Rainer J. Schweizer voit d’un bon œil le fait que «le Parlement a réussi à améliorer radicalement la surveillance. Avec cette instance de contrôle indépendante, on peut espérer pallier le laisser-faire actuel.»

Jacques Baud, lui, estime que la nouvelle loi va dans une mauvaise direction: «Je ne pense pas que la sûreté dépende de ce type de recherche de renseignements. Il faut améliorer la capacité d’appréciation de la situation stratégique et politique pour définir notre politique. Un service de renseignement stratégique ne devrait pas devenir une alternative à la police.»

Si on prend la France, poursuit Jacques Baud, «les terroristes viennent de catégories sociales qui ne sont pas encore surveillées.
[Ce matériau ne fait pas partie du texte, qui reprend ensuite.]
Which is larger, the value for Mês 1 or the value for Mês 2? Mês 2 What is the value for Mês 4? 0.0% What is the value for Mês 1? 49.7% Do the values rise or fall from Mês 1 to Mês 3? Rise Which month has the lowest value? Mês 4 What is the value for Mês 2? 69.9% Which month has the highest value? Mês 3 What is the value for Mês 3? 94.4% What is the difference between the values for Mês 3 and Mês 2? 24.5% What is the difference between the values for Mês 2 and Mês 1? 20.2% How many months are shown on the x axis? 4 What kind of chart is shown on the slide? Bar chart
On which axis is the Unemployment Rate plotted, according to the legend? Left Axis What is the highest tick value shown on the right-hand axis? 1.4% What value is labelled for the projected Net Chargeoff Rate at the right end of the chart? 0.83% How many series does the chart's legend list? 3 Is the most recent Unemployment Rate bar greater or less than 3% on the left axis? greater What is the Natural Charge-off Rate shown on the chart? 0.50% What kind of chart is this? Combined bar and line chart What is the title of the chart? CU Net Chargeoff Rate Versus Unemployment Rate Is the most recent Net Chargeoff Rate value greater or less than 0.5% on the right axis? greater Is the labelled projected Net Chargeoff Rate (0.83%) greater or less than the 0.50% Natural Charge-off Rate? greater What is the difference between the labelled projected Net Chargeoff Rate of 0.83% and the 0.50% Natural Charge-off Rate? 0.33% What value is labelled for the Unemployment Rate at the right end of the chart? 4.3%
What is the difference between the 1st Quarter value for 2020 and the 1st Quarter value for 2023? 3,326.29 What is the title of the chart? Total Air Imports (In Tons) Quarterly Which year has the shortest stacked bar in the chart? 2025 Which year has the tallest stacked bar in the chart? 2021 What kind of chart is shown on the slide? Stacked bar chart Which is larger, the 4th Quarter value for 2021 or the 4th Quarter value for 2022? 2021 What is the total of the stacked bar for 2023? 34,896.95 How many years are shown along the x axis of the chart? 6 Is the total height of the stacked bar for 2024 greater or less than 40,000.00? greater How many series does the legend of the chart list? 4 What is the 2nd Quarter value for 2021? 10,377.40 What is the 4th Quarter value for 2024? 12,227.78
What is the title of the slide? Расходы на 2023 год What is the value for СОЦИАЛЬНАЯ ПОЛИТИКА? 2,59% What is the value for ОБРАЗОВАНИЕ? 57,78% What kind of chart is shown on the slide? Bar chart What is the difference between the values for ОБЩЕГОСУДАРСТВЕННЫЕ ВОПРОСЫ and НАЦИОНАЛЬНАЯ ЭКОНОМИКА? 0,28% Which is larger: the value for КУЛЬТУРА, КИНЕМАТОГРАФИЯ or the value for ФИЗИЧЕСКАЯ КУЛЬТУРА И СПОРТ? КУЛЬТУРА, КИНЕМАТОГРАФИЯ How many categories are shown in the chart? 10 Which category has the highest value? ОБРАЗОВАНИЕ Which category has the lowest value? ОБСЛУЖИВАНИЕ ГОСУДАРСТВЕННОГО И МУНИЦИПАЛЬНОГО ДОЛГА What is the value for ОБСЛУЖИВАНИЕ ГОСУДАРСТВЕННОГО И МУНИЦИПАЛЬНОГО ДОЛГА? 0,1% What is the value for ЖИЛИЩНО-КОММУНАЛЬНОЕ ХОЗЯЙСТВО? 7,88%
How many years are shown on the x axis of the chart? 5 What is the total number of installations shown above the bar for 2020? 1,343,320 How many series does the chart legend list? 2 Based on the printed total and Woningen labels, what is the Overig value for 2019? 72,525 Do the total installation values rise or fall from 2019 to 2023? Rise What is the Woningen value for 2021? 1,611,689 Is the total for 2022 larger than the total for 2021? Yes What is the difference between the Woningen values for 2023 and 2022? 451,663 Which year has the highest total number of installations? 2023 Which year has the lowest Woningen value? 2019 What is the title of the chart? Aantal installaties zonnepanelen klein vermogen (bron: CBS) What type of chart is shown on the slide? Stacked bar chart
Les terroristes ne sont plus ‘recrutés’ mais ‘inspirés’, avant d’être amenés à des opérations occidentales. Notre processus de surveillance est déjà dépassé. C’est une course, une fuite en avant. On fait de plus en plus mais, en fait, on est toujours en retard. Il faut enfin penser stratégie et s’attaquer aux motifs réels des terroristes potentiels.»

«Cette loi ne touche pas plus la sphère privée que les précédentes, mais elle élargit les possibilités d’écoutes téléphoniques aux autres canaux de communication, commente Alexandre Vautravers. La plupart des informations viennent de l’étranger. La collaboration est importante et nous ne pouvons pas nous limiter à être demandeurs, nous devons aussi disposer de renseignements que les autres peuvent utiliser.»

Au peuple de trancher

Sans sécurité, il n’y a pas de liberté, a argumenté l’UDC durant les débats, justifiant sa volte-face amorcée en 2009 par la nouvelle donne sur le plan de la menace. Les autres partis bourgeois ont exprimé des positions semblables, invoquant la sévère réglementation de l’autorisation des opérations de surveillance et l’instance de contrôle indépendante.

Les adversaires – surtout les Verts – ont mis en garde contre des opérations grandes oreilles et parlé de surveillance totale. Les droits fondamentaux ne devraient pas être rognés au profit d’une prétendue sûreté.

Avec d’autres adversaires de la nouvelle loi sur le renseignement, les Verts ont décidé de lancer un référendum. Le peuple devra donc probablement trancher dans les urnes.